[p2p-hackers] Automatic reputation systems for P2P security?
paul at nmedia.net
paul at nmedia.net
Thu Dec 9 00:42:50 UTC 2004
I've seen several papers referencing advogato, among other things, and it seems
like reputation/trust systems solve a lot of problems related to P2P misbehavior. For
instance, clients can track other clients that send out bogus files, that report a file
and then refuse to share it, that create bogus queueing data (big problem with
Emule/Edonkey networks), that might outright lie or otherwise cheat/steal and
attempt to disrupt a Chord network, etc.
It seems that scalar trust systems aren't going to do it because it is fairly easy to
cheat by creating fake nodes, etc.
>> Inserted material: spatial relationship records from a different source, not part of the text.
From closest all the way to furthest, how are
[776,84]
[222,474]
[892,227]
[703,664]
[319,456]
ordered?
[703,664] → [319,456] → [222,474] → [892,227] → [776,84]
So the real trick is the "group" or vector trust
metrics.
However, that may solve the theoretical issue but I haven't seen any real examples
of implementation. For instance, most of the papers referring to Advogato and
Advogato-like systems are based on the client-server model. And to implement trust
networks as it appears that they are done now, the shear amount of data necessary
makes them pretty darned unwieldy.
In addition, it is relatively well known (but time/bandwidth consuming) for a node to
detect misbehaving nodes. But translating that to a trust metric, or even how to
handle that on an implementation level has not been published anywhere.
SO...is there anything out there on this sort of idea, especially on the
implementation side? I mean...if this can be done in reality, then it has a whole host
of uses even just in the small world of file sharing networks. As it stands, any trust
metric that's been tried so far is easily tampered with by the clients.